An examination by the Caymanian Compass revealed that a number of the signatories on the petition were duplicate entries, some people signed on behalf of their whole family, some people signed on behalf of others not in their family, some entries had only first names, some entries had only a first initial and a last name, some entries were illegible, some were children (as young as age 11), some were cruise ship visitors, and some entries were simply printed names with no signature. In addition, there appeared to be cases where one person had signed a whole page of names.

All in all, it was perhaps a well-meaning but amateurish, even embarrassing, exercise.
Had Justice Henderson ruled in favor of the plaintiffs, we are still perplexed at what his remedy at law might have been (rip up the road?). In the end, of course, he based his decision not on constitutional grounds but on temporal grounds: The plaintiffs missed the deadline.

It’s one thing to embrace the quaint aphorism describing Cayman as “The islands time forgot.”

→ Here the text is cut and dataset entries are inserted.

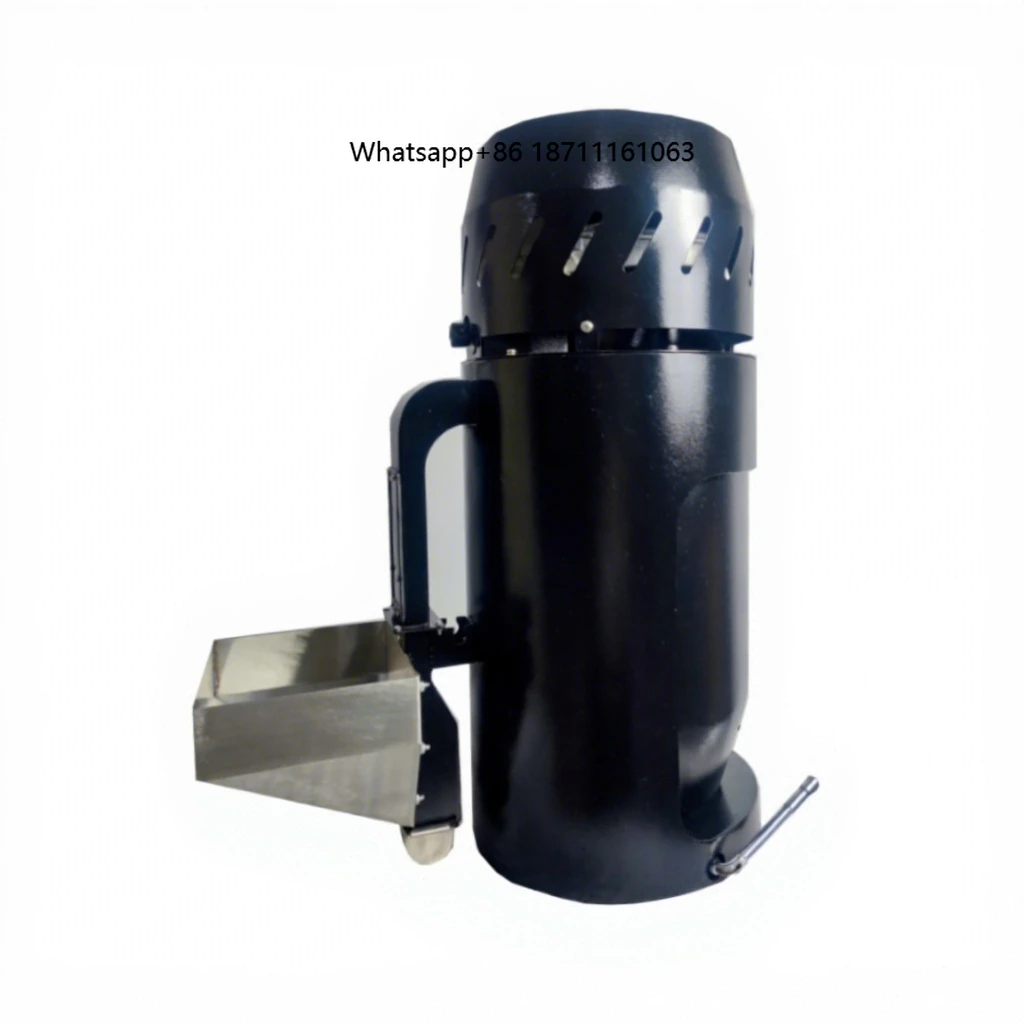 Automatic Coffee Destoner 304 Stainless Steel Grain Seed De-stoner 1kg 2kg 3kg Capacity for Small Roasted Coffee Bean Processing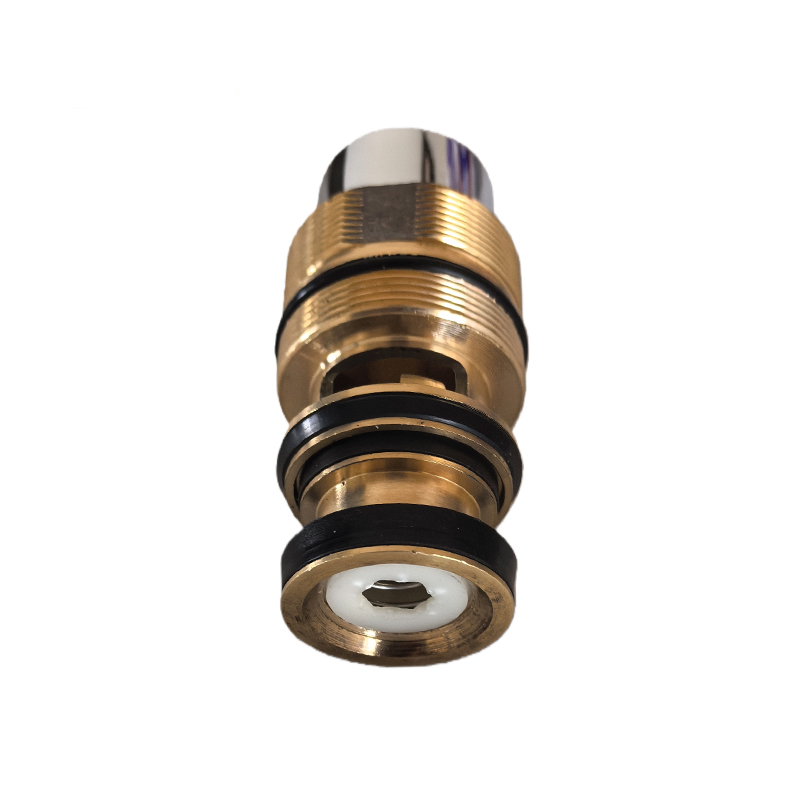 酷美智悦 卫生间冲洗阀阀芯70cm KM-XS538 个高清大图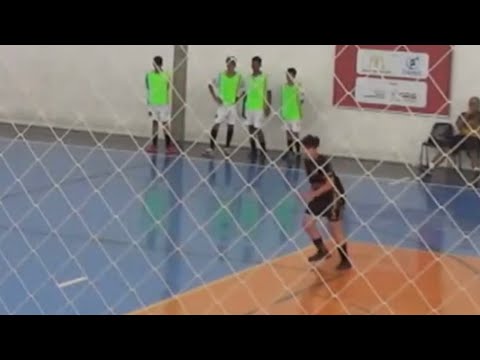 Lances do JP pelo Alfa Guarulhos - Sub 14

It’s quite another to engage in a lengthy, expensive civil lawsuit, filed by “four plaintiffs who had forgot time.”

1 COMMENT

  1. If he had ruled in their favor and ordered the construction going on there now ripped up , the result would have been us owning Dart nearly 40 Million Dollars for the road he built in addition to a lawsuit against government for not living up to their side of a signed contract. This would have had a devastating effect on any other chances for Cayman to enter into other Public Private partnerships and would have also paved the way for other cases to be filed by anyone who feels they don’t like a decision made by government. Hell I would even be able to say I am used to the view of the ocean across the street from my house and file a case against someone who buys that land and wants to build a home on it.